• RECORD EXTRACTS
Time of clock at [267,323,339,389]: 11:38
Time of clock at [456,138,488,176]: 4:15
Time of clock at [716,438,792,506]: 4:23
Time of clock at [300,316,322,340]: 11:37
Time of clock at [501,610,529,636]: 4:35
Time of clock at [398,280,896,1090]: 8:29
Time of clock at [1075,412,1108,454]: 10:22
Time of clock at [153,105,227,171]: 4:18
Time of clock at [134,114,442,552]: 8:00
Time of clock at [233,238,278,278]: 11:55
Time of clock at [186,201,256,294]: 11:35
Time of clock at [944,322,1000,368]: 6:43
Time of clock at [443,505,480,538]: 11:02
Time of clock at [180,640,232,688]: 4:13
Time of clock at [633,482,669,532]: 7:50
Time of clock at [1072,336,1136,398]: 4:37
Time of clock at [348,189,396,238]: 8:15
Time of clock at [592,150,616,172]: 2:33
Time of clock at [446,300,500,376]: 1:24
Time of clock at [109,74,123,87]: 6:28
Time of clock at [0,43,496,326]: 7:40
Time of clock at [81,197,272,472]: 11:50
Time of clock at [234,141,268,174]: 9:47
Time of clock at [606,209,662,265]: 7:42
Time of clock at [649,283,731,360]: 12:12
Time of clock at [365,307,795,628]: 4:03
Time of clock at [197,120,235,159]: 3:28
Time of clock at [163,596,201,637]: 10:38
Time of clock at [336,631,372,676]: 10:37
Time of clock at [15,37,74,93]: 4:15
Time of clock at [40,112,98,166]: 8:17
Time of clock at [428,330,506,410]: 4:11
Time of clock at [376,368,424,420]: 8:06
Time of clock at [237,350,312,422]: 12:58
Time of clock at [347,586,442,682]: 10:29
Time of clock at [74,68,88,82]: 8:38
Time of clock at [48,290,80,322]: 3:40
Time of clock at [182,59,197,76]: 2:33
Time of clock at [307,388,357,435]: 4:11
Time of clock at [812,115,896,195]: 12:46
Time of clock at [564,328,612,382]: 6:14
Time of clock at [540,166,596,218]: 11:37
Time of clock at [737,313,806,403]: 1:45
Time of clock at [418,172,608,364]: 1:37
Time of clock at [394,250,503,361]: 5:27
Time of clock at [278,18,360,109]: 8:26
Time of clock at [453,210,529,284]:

• SHORT EXERCISE
Copy out, without any change, the records starting with the line that contains "Time of clock at [376,368,424,420]: 8:06" and going on through the last line of the records.

• ANSWER BELOW
Time of clock at [376,368,424,420]: 8:06
Time of clock at [237,350,312,422]: 12:58
Time of clock at [347,586,442,682]: 10:29
Time of clock at [74,68,88,82]: 8:38
Time of clock at [48,290,80,322]: 3:40
Time of clock at [182,59,197,76]: 2:33
Time of clock at [307,388,357,435]: 4:11
Time of clock at [812,115,896,195]: 12:46
Time of clock at [564,328,612,382]: 6:14
Time of clock at [540,166,596,218]: 11:37
Time of clock at [737,313,806,403]: 1:45
Time of clock at [418,172,608,364]: 1:37
Time of clock at [394,250,503,361]: 5:27
Time of clock at [278,18,360,109]: 8:26
Time of clock at [453,210,529,284]:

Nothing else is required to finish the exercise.